TDM Stories: Life Sciences and TDM

Tue, Mar 20, 2018

Bayer is a leading Life Sciences company. We are generally known for being a pharmaceutical company as well as having developed aspirin; however we are also active in the areas of crop sciences and veterinary medicines.

For a company like ours, using and understanding information is critical. Various parts of Bayer have been using Text and Data Mining (TDM) technologies for roughly 15 years. Today, we continue to see great value as well as future potential in TDM as it has proven to be instrumental in the development of new drugs or new crop protection products. Not only is TDM very important for the research and development of new products, but it is also used in product safety and the understanding of market trends. It can be said that TDM is a basic component of research in the public and private sector.
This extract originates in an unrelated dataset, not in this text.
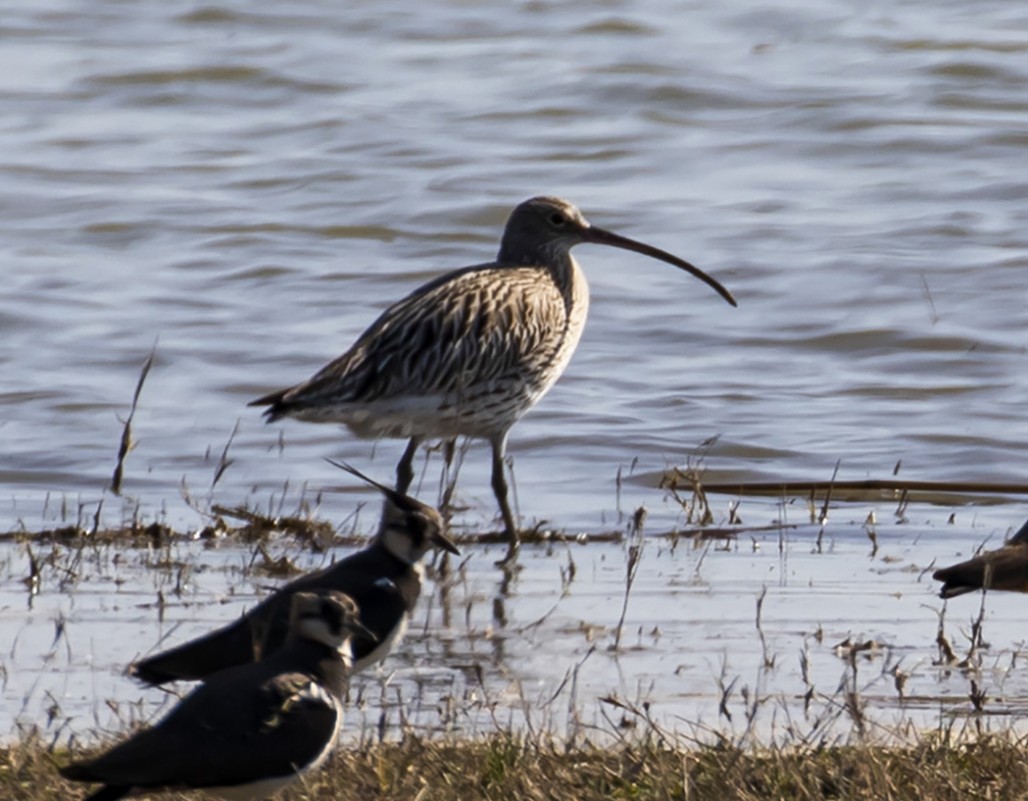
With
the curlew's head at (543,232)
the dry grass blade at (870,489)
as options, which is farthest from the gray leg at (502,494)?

We fully understand the need to safeguard and respect intellectual property rights, we ourselves produce and compile data and believe that strong intellectual property rights are important.
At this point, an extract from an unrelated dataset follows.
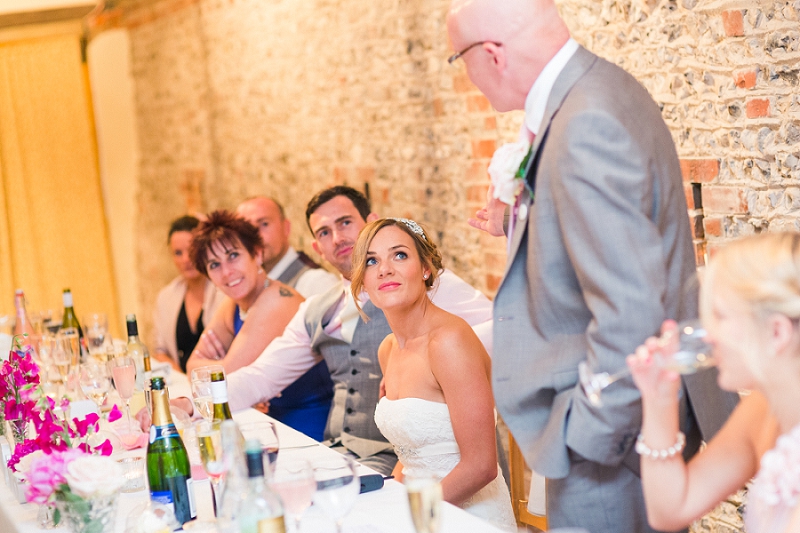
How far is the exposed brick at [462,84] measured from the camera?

The challenge we see with the current exemption in article 3 of the copyright directive reform is twofold: on one hand, it leads to much legal uncertainly of how data that has already been legally acquired in the past can be used, for example through expensive licenses. On the other, the exemption in article 3 raises questions of how material in the internet which is publicly available can be used without going through a process which deters users from using TDM. An example of where text and data mining is severely hindered is in the current licensing system of scientific literature. In many cases, users are required to obtain multiple licenses for the same material, as content owners make an artificial differentiation between a machine and a human reading the same material. This leads to TDM users unnecessarily having to pay twice – if you go to the book store you would not pay to purchase a book and then pay a second time to open and read it.

It is important to note that if there have been improvements made, or value added to the material to make it more useful for text and data mining, then certainly there is a cause to pay. However, we question the difference which publishers make between a human and a machine reading the identical material.

The question of how copyrighted material, which was licensed before text and data mining clauses were included or even thought of in contracts, can be used, has also not been answered. Rather the proposed exception raises more questions than answers. Restricting the exception to non-commercial research will prevent many companies, big and small, from analysing vast quantities of data which have legally been accessed. Excluding private research, start-ups and companies from making the most of the vast amount of data at our fingertips will surely hinder Europe’s competitiveness.

Simply saying that broadening the TDM exception will be detrimental to rights owners cannot be proven one way or the other. Arguably, it can create even more value for content owners as their material could become more desirable and included in more research or more licences sold. The current licensing system should not differentiate between physical and digital reading: the right to read should be the right to mine, for all users with legal access to data.